Actos (pioglitazone) Disease Interactions
There are 7 disease interactions with Actos (pioglitazone):
The use of thiazolidinediones, alone or in combination with other antidiabetic agents, has been associated with fluid retention and new onset or exacerbation of heart failure. An increased risk of cardiovascular events (heart failure worsening; new or worsening edema; new or worsening dyspnea; increases in heart failure medication; myocardial infarction; angina; cardiovascular hospitalization and deaths) has been reported with rosiglitazone therapy in type II diabetic patients with New York Heart Association (NYHA) Class I or II congestive heart failure compared to placebo. Likewise, overnight hospitalization for CHF was observed in 9.9% of diabetic patients with NYHA Class II and III heart failure on pioglitazone compared to 4.7% of patients on glyburide. An increased incidence of cardiovascular adverse events including edema and cardiac failure has also been reported in patients receiving a thiazolidinedione in combination with insulin relative to insulin and placebo.

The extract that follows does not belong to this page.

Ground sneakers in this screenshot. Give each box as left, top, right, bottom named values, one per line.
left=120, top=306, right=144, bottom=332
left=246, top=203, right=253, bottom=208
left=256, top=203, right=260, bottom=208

Therapy with thiazolidinediones should be administered cautiously and initiated at the lowest recommended dosage in patients with congestive heart failure. Thiazolidinediones are not recommended for the treatment of patients with NYHA Class III or IV cardiac status. Patients should be monitored for signs of worsening heart failure such as increased dyspnea, edema, and weight gain. Therapy should be discontinued if any deterioration in cardiac status occurs.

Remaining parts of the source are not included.